Each line of the listing must be transcribed exactly, except for the images, which should be excluded.

Spatial reasoning records:
○ ○ ○

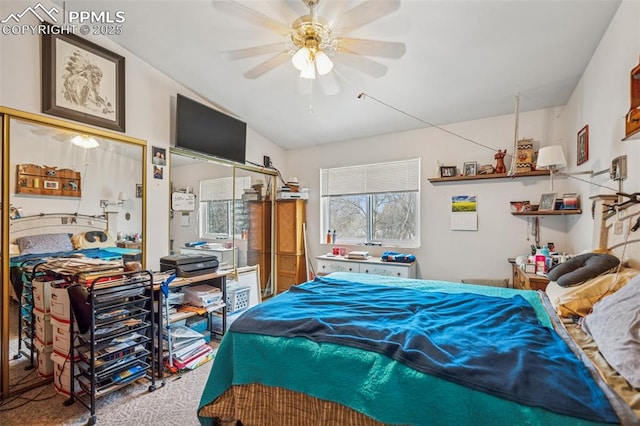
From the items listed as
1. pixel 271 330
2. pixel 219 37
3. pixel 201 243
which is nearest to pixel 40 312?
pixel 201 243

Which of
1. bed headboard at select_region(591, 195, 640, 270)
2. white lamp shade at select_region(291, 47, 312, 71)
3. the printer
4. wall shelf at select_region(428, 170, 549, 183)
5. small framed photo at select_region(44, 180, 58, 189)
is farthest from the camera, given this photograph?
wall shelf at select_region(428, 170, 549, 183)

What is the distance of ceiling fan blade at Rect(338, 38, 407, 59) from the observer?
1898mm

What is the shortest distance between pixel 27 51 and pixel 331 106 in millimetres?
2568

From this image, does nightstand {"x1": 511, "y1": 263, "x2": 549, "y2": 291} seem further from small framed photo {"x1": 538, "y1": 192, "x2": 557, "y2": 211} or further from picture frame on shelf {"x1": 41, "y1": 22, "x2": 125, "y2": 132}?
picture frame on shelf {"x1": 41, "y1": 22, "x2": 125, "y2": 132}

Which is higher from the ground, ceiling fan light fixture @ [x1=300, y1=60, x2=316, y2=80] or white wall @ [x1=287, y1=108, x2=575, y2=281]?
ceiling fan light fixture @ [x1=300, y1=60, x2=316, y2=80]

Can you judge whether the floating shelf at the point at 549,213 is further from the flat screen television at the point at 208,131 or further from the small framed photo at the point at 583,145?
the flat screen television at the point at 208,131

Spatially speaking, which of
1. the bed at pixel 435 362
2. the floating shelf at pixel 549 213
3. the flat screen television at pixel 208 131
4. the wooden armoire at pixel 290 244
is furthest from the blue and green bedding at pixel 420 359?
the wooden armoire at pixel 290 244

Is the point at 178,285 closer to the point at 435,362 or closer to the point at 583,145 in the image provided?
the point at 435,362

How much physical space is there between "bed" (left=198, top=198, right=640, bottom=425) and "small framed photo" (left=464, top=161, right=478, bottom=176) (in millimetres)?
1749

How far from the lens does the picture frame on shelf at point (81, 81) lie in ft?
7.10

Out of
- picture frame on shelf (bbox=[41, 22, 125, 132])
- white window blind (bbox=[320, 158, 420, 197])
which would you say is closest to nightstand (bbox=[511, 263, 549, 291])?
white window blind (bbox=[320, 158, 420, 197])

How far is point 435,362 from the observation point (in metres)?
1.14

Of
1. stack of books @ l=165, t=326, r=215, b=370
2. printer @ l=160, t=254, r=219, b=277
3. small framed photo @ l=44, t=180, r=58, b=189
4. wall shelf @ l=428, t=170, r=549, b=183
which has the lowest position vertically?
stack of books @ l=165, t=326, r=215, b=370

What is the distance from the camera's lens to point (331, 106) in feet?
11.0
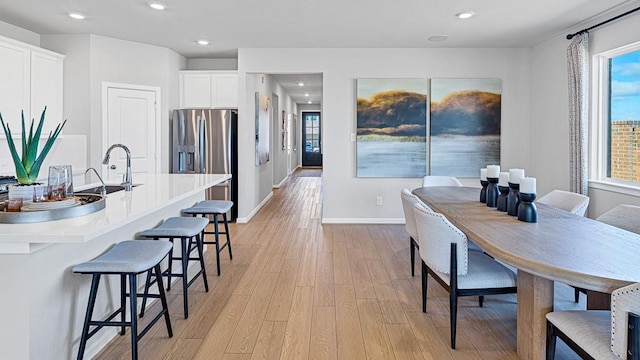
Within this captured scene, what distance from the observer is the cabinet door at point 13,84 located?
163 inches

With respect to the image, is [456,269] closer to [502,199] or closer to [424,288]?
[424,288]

○ ○ ○

CORRECT RESULT:
From the items listed as
1. pixel 271 330
2. pixel 219 37
3. pixel 201 243
which is nearest to pixel 40 312?
pixel 201 243

Which of
1. bed headboard at select_region(591, 195, 640, 270)
2. white lamp shade at select_region(291, 47, 312, 71)
3. the printer
4. wall shelf at select_region(428, 170, 549, 183)
5. small framed photo at select_region(44, 180, 58, 189)
is farthest from the camera, given this photograph?
wall shelf at select_region(428, 170, 549, 183)

What is the distance of ceiling fan blade at Rect(338, 38, 407, 59) from the observer?
1898mm

What is the shortest distance between pixel 27 51 and pixel 331 106 in millimetres?
2568

From this image, does nightstand {"x1": 511, "y1": 263, "x2": 549, "y2": 291} seem further from small framed photo {"x1": 538, "y1": 192, "x2": 557, "y2": 211} or further from picture frame on shelf {"x1": 41, "y1": 22, "x2": 125, "y2": 132}?
picture frame on shelf {"x1": 41, "y1": 22, "x2": 125, "y2": 132}

Which is higher from the ground, ceiling fan light fixture @ [x1=300, y1=60, x2=316, y2=80] or white wall @ [x1=287, y1=108, x2=575, y2=281]?
ceiling fan light fixture @ [x1=300, y1=60, x2=316, y2=80]

Can you judge whether the floating shelf at the point at 549,213 is further from the flat screen television at the point at 208,131 or further from the small framed photo at the point at 583,145?
the flat screen television at the point at 208,131

Spatially speaking, which of
1. the bed at pixel 435 362
2. the floating shelf at pixel 549 213
3. the flat screen television at pixel 208 131
4. the wooden armoire at pixel 290 244
is furthest from the blue and green bedding at pixel 420 359?
the wooden armoire at pixel 290 244

Is the point at 178,285 closer to the point at 435,362 or closer to the point at 583,145 in the image provided?
the point at 435,362

How much physical space is there between "bed" (left=198, top=198, right=640, bottom=425) and "small framed photo" (left=464, top=161, right=478, bottom=176) (in millimetres)?
1749

How far from the lens does the picture frame on shelf at point (81, 81) lie in ft?
7.10

Out of
- picture frame on shelf (bbox=[41, 22, 125, 132])
- white window blind (bbox=[320, 158, 420, 197])
which would you say is closest to nightstand (bbox=[511, 263, 549, 291])?
white window blind (bbox=[320, 158, 420, 197])

How far is point 435,362 from the observation point (in metres)?
1.14

Of
1. stack of books @ l=165, t=326, r=215, b=370
2. printer @ l=160, t=254, r=219, b=277
3. small framed photo @ l=44, t=180, r=58, b=189
4. wall shelf @ l=428, t=170, r=549, b=183
which has the lowest position vertically?
stack of books @ l=165, t=326, r=215, b=370

What is the distance from the camera's lens to point (331, 106) in feet?
11.0
Within this captured scene, what distance from the observer is the cabinet door at point 13,84 located?
163 inches

With respect to the image, is [456,269] closer to [502,199] or closer to [424,288]?
[424,288]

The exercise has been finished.